DSPC apparent pool size in CDH was 38% lower than in CONTROLS. CDH is associated with lung hypoplasia and a lower DSPC pool size could be explained by the lower lung volume and weight. Thus it is still debatable if our data of a reduced pool size is supportive of a primary surfactant deficiency in CDH. Moreover if a deficiency exists, this could be secondary to lung injury and inflammation (36, 37). The use of HFOV and paralysis in the CDH infants could also affect surfactant kinetics. In vitro studies suggest that repetitive alveolar distention, such as occurs during conventional mechanical ventilation, stimulates surfactant synthesis and secretion (3841). On the other hand, this cyclic alveolar stretch may be decreased during HFOV, which could decrease surfactant production (4244). Recently Merchaz et al. reported similar surfactant synthesis and kinetics in preterm infants ventilated with CV and HFOV, suggesting that alveolar distension produced by HFOV did not decrease surfactant production (45). Work in progress by our group also support Merchaz's findings.

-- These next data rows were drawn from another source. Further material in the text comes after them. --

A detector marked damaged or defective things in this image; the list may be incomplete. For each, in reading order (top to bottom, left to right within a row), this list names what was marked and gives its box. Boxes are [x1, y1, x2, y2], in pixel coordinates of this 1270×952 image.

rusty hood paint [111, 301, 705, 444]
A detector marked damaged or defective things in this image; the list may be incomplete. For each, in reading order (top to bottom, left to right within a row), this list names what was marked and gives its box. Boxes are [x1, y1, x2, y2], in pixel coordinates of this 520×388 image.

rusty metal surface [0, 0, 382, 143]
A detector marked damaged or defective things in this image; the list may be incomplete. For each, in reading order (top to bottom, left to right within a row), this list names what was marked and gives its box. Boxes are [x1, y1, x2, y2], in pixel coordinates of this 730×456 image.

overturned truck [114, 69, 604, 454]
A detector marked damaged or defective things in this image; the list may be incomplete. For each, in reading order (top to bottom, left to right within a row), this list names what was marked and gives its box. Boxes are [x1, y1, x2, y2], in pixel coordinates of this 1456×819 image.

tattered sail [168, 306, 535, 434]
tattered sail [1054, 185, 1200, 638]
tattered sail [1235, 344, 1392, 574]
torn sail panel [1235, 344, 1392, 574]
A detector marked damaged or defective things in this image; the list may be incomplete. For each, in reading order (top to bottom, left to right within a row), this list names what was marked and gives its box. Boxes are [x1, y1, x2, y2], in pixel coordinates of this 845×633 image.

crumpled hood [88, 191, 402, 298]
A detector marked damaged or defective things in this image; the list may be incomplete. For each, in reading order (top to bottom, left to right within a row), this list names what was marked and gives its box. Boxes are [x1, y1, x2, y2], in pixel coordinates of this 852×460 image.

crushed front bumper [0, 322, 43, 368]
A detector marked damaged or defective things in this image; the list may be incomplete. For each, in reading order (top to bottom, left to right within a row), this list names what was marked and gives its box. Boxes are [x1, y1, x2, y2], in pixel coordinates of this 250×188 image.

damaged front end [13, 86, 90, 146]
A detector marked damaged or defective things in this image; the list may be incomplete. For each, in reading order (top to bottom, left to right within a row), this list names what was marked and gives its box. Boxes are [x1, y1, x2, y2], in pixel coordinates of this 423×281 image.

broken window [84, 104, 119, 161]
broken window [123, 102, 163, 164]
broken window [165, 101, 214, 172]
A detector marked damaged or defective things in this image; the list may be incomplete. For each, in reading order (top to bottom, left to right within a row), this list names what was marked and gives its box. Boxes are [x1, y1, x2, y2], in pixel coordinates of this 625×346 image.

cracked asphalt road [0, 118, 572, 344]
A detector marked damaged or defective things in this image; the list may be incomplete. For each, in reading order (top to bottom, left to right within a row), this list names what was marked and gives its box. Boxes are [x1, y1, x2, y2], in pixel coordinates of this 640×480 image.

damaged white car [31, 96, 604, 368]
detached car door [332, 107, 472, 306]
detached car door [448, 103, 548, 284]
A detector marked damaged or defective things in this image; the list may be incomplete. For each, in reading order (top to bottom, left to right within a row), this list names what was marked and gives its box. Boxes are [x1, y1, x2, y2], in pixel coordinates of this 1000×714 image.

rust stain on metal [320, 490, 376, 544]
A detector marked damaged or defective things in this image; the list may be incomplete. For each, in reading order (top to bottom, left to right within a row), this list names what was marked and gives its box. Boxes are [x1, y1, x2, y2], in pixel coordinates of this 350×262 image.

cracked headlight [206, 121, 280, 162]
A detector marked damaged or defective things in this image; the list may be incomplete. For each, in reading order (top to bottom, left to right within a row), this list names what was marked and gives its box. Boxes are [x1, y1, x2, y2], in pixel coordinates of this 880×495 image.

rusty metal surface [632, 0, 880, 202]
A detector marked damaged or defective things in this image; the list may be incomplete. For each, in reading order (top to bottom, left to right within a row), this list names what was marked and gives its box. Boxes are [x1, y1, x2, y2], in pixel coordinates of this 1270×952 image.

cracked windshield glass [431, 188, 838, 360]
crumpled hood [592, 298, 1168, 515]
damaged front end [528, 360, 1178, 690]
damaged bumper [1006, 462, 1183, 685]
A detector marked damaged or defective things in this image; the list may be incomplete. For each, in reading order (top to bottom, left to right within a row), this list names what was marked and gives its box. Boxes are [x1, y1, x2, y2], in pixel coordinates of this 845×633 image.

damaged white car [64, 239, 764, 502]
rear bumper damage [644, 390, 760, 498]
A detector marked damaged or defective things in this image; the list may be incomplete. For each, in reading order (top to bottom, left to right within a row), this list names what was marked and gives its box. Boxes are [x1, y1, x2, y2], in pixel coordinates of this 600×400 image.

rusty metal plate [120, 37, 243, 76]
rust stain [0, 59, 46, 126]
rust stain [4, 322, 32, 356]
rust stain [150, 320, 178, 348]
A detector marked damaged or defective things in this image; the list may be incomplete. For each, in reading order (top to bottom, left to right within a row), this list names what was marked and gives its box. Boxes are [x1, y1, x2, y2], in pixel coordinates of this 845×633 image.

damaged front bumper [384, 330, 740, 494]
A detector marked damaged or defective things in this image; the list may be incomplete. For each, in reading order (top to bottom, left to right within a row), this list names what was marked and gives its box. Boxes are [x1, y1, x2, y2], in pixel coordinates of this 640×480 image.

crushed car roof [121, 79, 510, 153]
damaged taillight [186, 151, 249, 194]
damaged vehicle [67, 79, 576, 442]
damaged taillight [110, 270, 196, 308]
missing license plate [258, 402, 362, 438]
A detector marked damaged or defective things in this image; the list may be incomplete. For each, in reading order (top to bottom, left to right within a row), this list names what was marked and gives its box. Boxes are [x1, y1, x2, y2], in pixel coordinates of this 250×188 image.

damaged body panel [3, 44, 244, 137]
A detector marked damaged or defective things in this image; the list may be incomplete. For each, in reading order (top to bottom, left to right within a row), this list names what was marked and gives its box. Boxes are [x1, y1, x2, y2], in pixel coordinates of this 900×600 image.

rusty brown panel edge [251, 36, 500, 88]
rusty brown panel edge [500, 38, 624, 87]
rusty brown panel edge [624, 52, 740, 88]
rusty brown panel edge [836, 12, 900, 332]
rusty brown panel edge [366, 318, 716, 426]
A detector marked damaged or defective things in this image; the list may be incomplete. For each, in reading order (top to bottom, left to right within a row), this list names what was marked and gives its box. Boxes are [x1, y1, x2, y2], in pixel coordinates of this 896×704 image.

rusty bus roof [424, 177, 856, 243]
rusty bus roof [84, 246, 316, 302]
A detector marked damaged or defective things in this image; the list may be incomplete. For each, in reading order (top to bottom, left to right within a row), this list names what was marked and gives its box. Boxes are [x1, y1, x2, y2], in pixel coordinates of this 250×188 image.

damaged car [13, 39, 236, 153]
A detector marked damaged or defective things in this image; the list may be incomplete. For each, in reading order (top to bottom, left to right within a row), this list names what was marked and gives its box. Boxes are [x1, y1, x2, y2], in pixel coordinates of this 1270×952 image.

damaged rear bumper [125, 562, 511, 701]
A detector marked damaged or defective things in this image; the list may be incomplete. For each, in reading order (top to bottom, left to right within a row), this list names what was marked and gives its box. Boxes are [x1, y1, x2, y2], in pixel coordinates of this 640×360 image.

Janssen et al. found a PC pool size of 73 mg/kg in 8 CDH newborns on ECMO. The apparent DSPC pool size of the CDH group in the present study was 34 ± 7 mg/kg which is about half (47%) of the PC pool size of the 8 CDH newborns on ECMO studied by et al.(15). This difference could be explained either by the different compound measured (PC versus DSPC), or by changes in surfactant composition that occur during lung inflammation (33, 34). Another theoretical explanation could be that during the “lung rest” associated with ECMO surfactant catabolism is reduced while surfactant synthesis is preserved and this leads to an increased surfactant pool size.

CONCLUSIONS

In summary data on surfactant kinetics is now obtainable in CDH infants. We demonstrated significant alterations of surfactant kinetics in CDH compared with age-matched controls with no lung disease. Larger studies will ascertain if alterations of surfactant DSPC in CDH infants are related to lung dysplasia or are secondary to mechanical ventilation lung injury.